Pensé en su pequeño negocio que había heredado de su padre. También en lo que
podría haber sido si el estado de emergencia no hubiera existido jamás.
Niños celebrando el Eid al Adja en 2010 / Laila Muharram |
La vida continuaba aunque pareciera que todo se detenía.
En los vídeos que emitía alyazeera, los manifestantes de Deraa gritaban “el
pueblo quiere la caída del régimen”. Sólo era el germen de las protestas.

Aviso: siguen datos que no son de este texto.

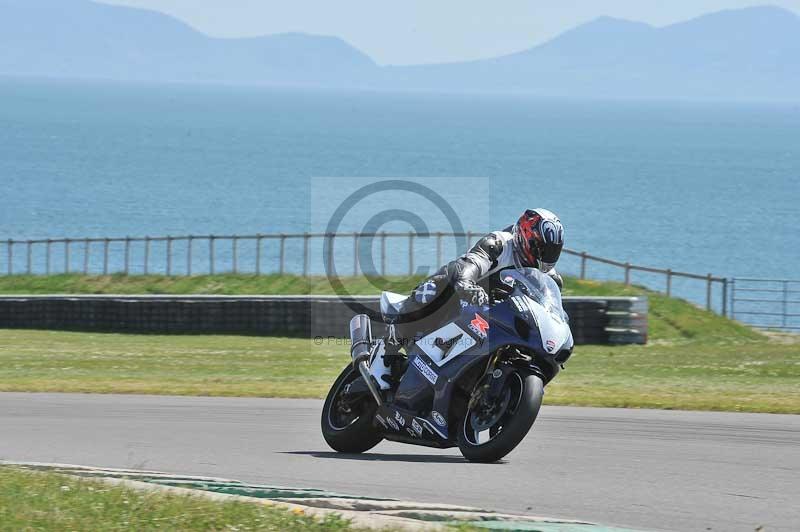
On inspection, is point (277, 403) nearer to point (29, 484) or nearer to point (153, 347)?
point (29, 484)

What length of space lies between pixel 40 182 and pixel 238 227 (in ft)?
120

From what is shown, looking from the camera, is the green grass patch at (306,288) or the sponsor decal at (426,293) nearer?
the sponsor decal at (426,293)

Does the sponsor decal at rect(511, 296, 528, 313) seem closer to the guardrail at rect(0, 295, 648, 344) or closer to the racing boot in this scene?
the racing boot

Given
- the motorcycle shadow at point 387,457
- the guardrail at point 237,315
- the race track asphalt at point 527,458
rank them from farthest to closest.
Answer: the guardrail at point 237,315, the motorcycle shadow at point 387,457, the race track asphalt at point 527,458

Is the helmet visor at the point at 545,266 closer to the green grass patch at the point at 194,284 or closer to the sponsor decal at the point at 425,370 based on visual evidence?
the sponsor decal at the point at 425,370

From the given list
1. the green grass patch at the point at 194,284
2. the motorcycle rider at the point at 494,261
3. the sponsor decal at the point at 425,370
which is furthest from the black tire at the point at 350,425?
the green grass patch at the point at 194,284

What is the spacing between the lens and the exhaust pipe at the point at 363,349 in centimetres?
913

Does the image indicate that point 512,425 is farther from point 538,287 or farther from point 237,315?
point 237,315

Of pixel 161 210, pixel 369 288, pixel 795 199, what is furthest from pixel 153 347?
pixel 795 199

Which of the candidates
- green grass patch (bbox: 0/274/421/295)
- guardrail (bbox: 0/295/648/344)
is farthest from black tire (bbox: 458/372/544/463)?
green grass patch (bbox: 0/274/421/295)

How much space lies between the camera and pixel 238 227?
91.6 metres

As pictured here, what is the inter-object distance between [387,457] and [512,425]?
1512 mm

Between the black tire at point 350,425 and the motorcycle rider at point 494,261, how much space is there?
0.88 m

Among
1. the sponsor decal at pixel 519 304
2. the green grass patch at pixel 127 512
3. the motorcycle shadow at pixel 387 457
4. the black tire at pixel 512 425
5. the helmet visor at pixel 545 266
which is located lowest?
the motorcycle shadow at pixel 387 457
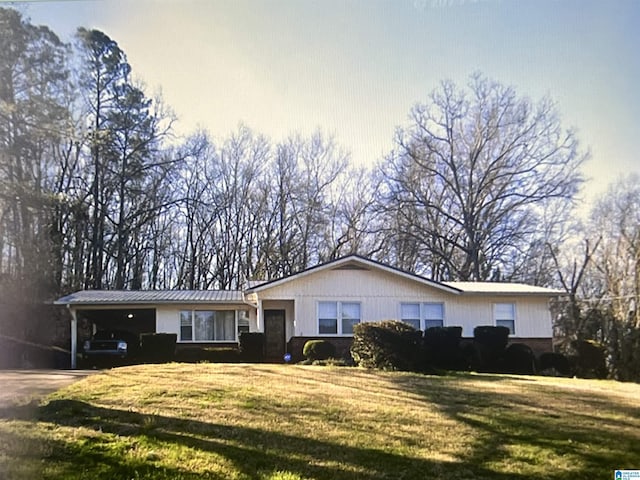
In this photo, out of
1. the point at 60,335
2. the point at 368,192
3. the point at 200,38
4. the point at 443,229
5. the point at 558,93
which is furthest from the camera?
the point at 60,335

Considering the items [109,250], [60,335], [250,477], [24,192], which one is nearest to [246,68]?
[250,477]

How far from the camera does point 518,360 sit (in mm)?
9602

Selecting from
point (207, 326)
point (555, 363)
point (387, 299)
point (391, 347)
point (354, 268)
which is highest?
point (354, 268)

Recuerdo haber visto a Ibra gritando “Revolution, revolution” mirando la tele
con la esperanza en los ojos. También la presencia de su mujer en el marco de
la puerta moviendo la cabeza en señal de desaprobación. “Ahora debes pensar en
tus hijos”, decía.
Por último, se presentaron mis primos segundos. -“¿Qué tal estás
conspirador?”- “Yo bien. ¿Y tu salafí?”- Así se saludaban entre ellos aquel día
tan amargo. Bromeaban sobre su condición y sobre las mentiras que escupía la
televisión siria sobre ellos. Se sentían privilegiados por estar viviendo todo
aquello. Muchos que se habían marchado al extranjero para trabajar no podían
decir lo mismo. Allí sólo había oportunidad para unos pocos y los demás debían
emigrar a los países del golfo para subsistir. Miles de sirios, una generación
entera de jóvenes esperanzados, creían que todo eso iba a cambiar pronto. Hoy
están muertos. Pero esa historia ya la conocéis.